April 2018, Work Truck – Feature

by Roselynne Reyes – Also by this author

Ed Peper, U.S. vice president of General Motors Fleet, gave the opening keynote address on the future of the fleet industry. (Photo: Roselynne Reyes)

The Work Truck Show 2018 kicked off in Indianapolis with the first-ever Fleet Technical Congress. General sessions at the Fleet Technical Congress, which took place on the first day of the show, covered topics such as the future of commercial vehicles, connected vehicles’ impact on fleet operations, integrating multiple data streams to enhance decision-making, and vehicle replacement strategies.

The day began with a keynote address from Ed Peper, U.S. vice president of General Motors Fleet, about the rise of new chassis designs, autonomous technology, and fuel options and how these changes will affect the relationship between OEMs and fleet managers.

He cited General Motors (GM) chief executive Mary Barra’s vision of achieving zero crashes, zero emissions, and zero congestion. To reach this goal, the company is growing its core business while investing in electrification and autonomous technology.

Making autonomous technology available doesn’t mean fleets will buy it. But, Peper pointed to smart vehicle features such as lane departure warning, forward collision alert, and blind spot detection that are popular with fleets. Although these features can mean higher costs, they tend to appeal to fleets interested in safety.

One major topic during the Fleet Technical Congress was data. Representatives from multiple companies shared the ways that data can be used to make better decisions, and make them sooner than traditional practices.

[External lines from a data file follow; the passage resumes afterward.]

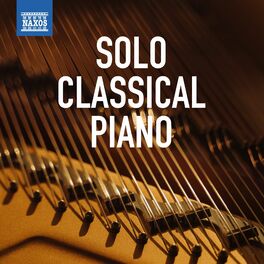 Album cover of Solo Classical Piano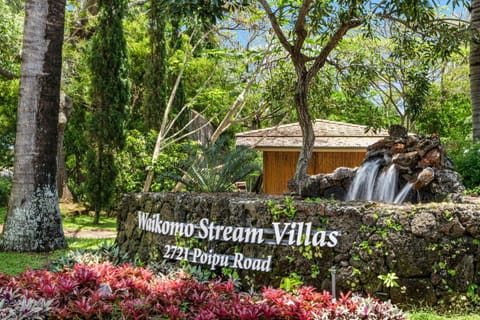 Waikomo Stream 402 House in Poipu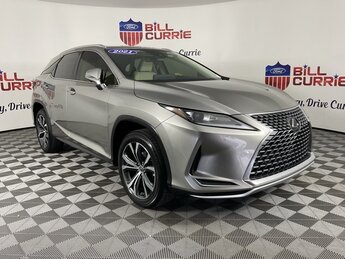 2021 Moonbeam Beige Metallic Lexus RX 350 FWD SUV Automatic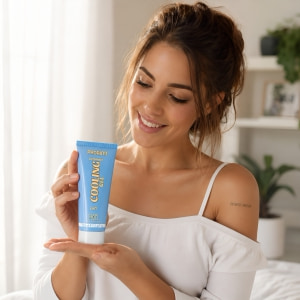 PRORINO Cooling Gel – Efect de Răcire Cu Mentol 100ml Thumb 4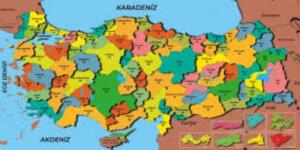 25 yeni il geliyor..İki tane aynı şehrimiz olabilir..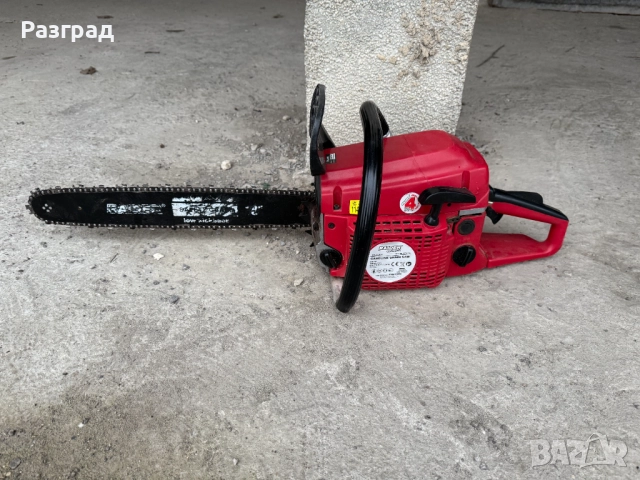 Бензинова резачка за дърва RAIDER RD-GCS33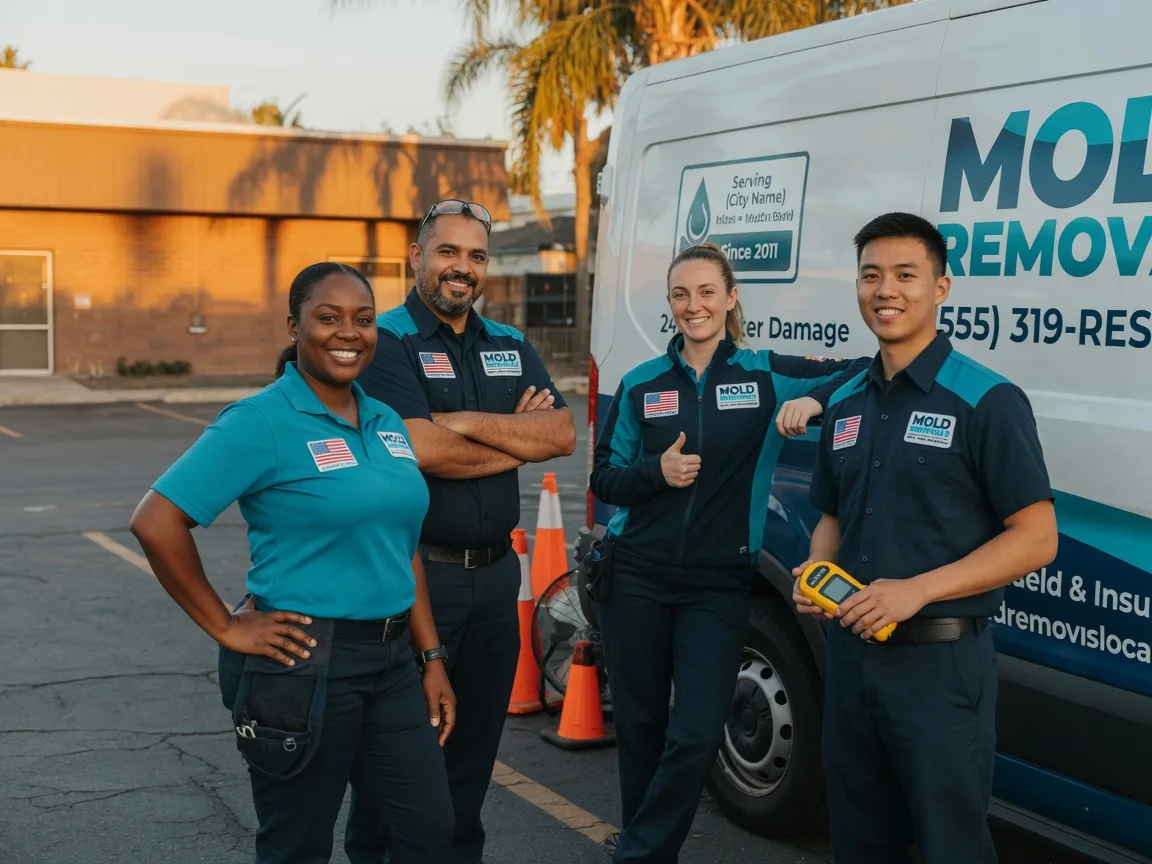 Water Damage Restoration company in Flowood, MS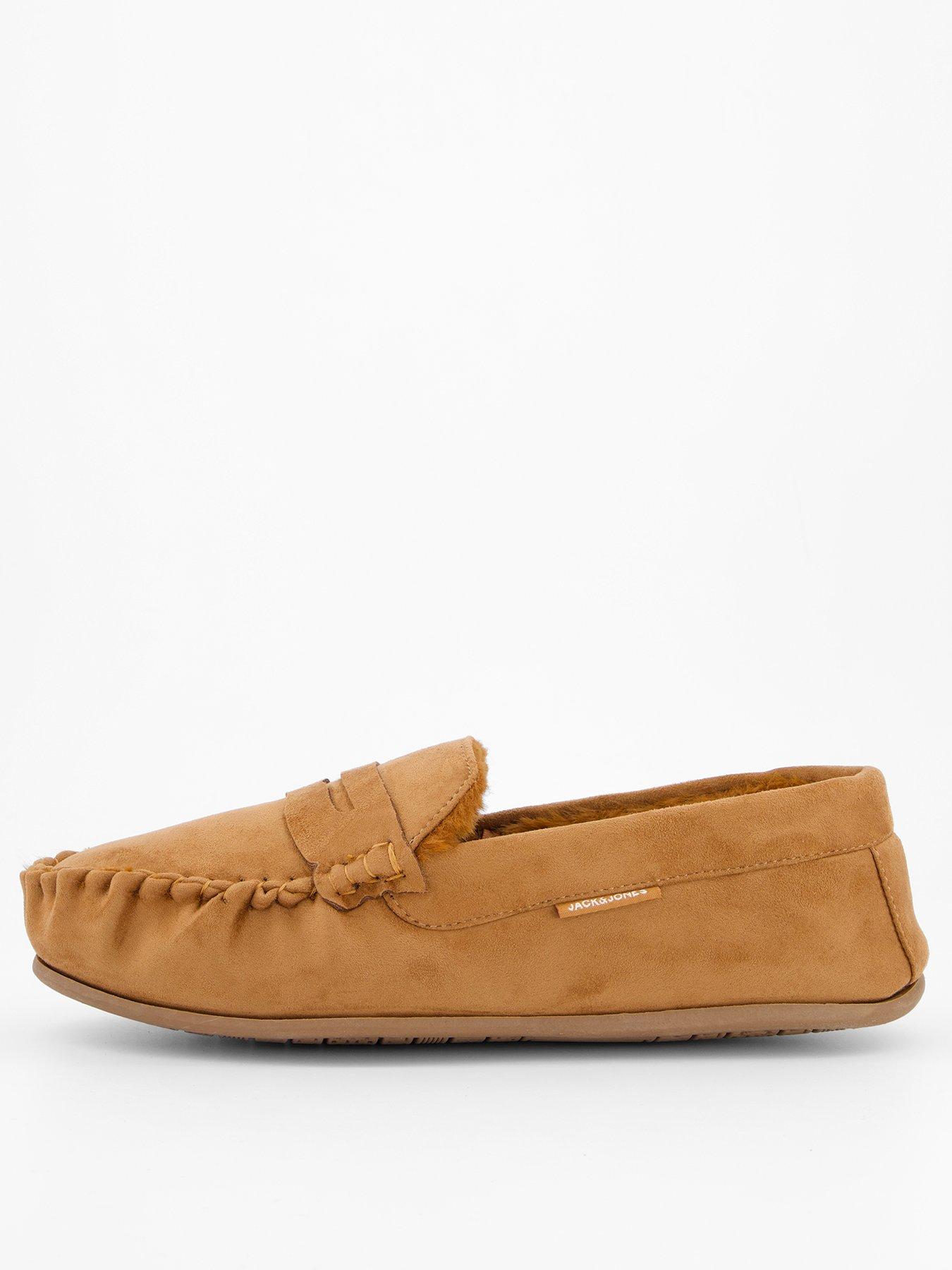 jack-jones-mark-moccasin-slipper-brown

But, not all data is equal. Kevin Moore, vice president of OEM sales for Verizon Connect, noted that all telematics companies collect data, but telematics systems offered directly from the OEM may have access to more data than an aftermarket solution.

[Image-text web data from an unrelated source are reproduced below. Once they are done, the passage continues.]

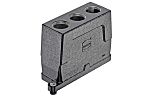 HARTING HAN HPR Heavy Duty Power Connector, M32 Thread, Top Entry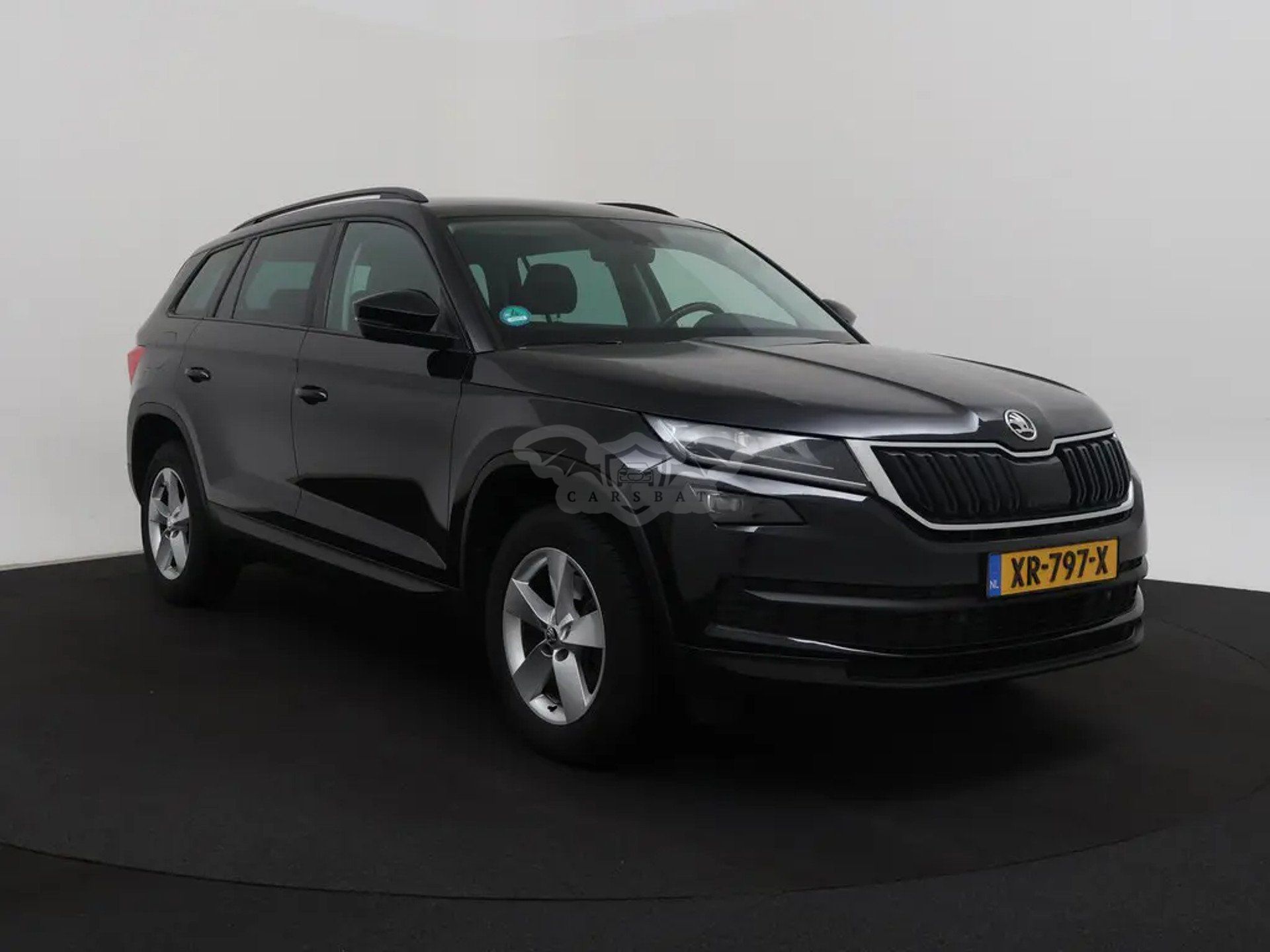 Skoda Kodiaq 2.0 TDI Style 2018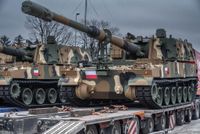 Sức mạnh pháo binh Ba Lan vượt qua Nga nhờ hợp đồng cực lớn?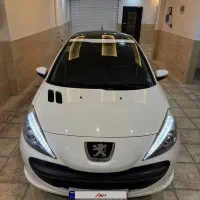 ۲۰۷ پاناروما مدل ۱۴۰۰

Of course, the fleet manager decides what tools that fleet will or will not use. But choosing to not leverage data can be a risk. Ken Burns, an attorney, noted that, in the event of an accident between a passenger vehicle and a commercial truck, many juries assume the truck driver is at fault. For that reason, fleets must show their commitment to safety by being proactive and leveraging data.

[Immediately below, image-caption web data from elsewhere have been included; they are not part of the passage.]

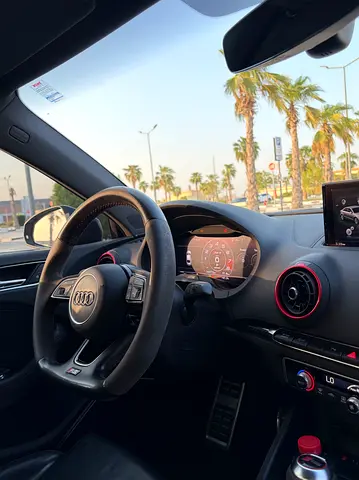 2017 AUDI RS3 — фото 14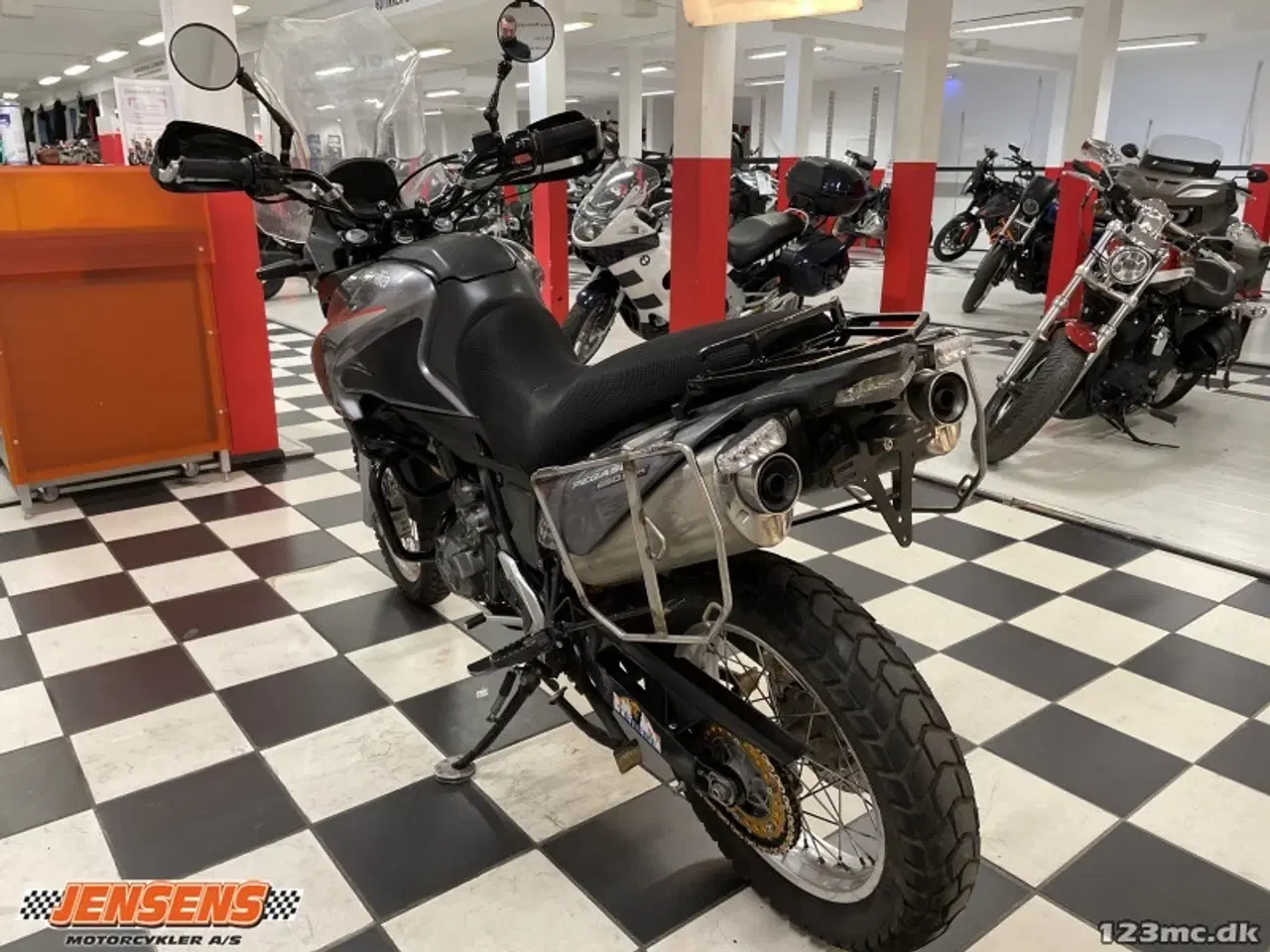 Billede 5 - Aprilia Pegaso 650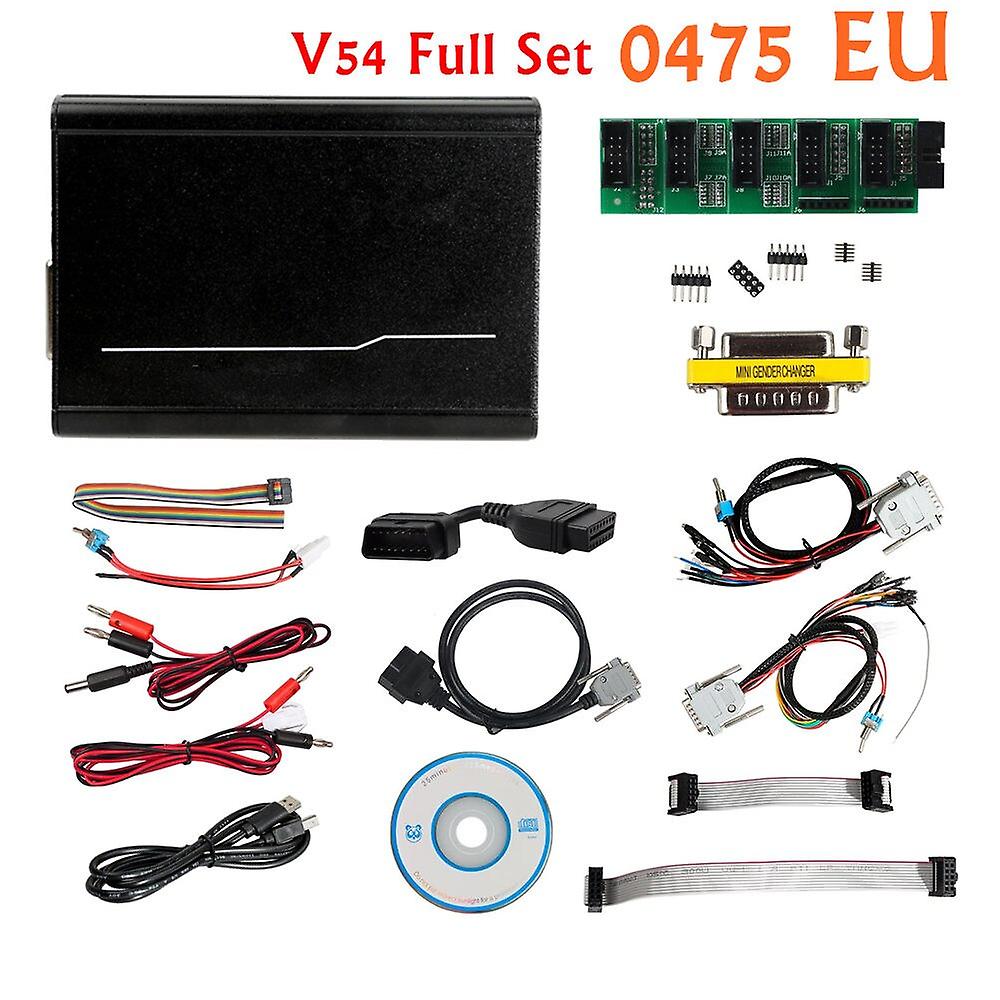 Fgtech Galletto 4 Master V54 Fw 0475 Eu Latest Version Auto Ecu Chip Tuning Programmer Fg Tech Unlock Version Multi-language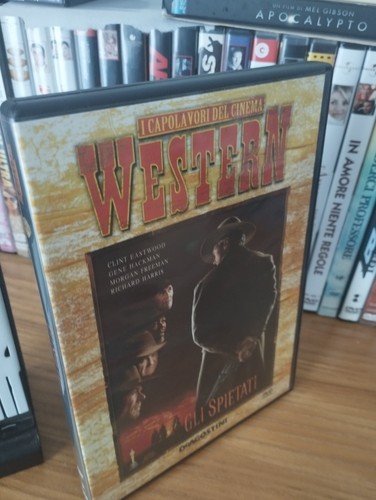 Gli spietati clint eastwood - gli,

Claude Masters, CAFM, retired fleet manager for Florida Light & Power, moderated a panel on connected vehicles. (Photo: Roselynne Reyes)

Views across the fleet industry are not standard. A new piece of technology may appeal to a business looking for the next solution, but may not even be on the radar for a fleet manager dealing with day-to-day problems.
By presenting several sessions as panels, NTEA was able to present a variety of views on a common topic.

During a session about data, representatives from a software company, a fuel management provider, and a fleet management company offered their takes on leveraging data. During a session about connected vehicles, the panel included the president of a technology company and a fleet manager, with a discussion moderated by a fleet consultant.

A lot of the major news in the automotive industry is about the rise of technology: Autonomous vehicles, connected vehicles, and software to detect fleet patterns without human analysis.

George Survant, NTEA’s senior director of fleet relations, moderated the event and noted a common thread between all of the sessions. The speakers highlighted the importance of data, technology, and other tools. But taking advantage of those tools requires fleet knowledge, which is where the fleet manager comes in. 

“It’s really about the integration of your experience and your tools,” Survant said.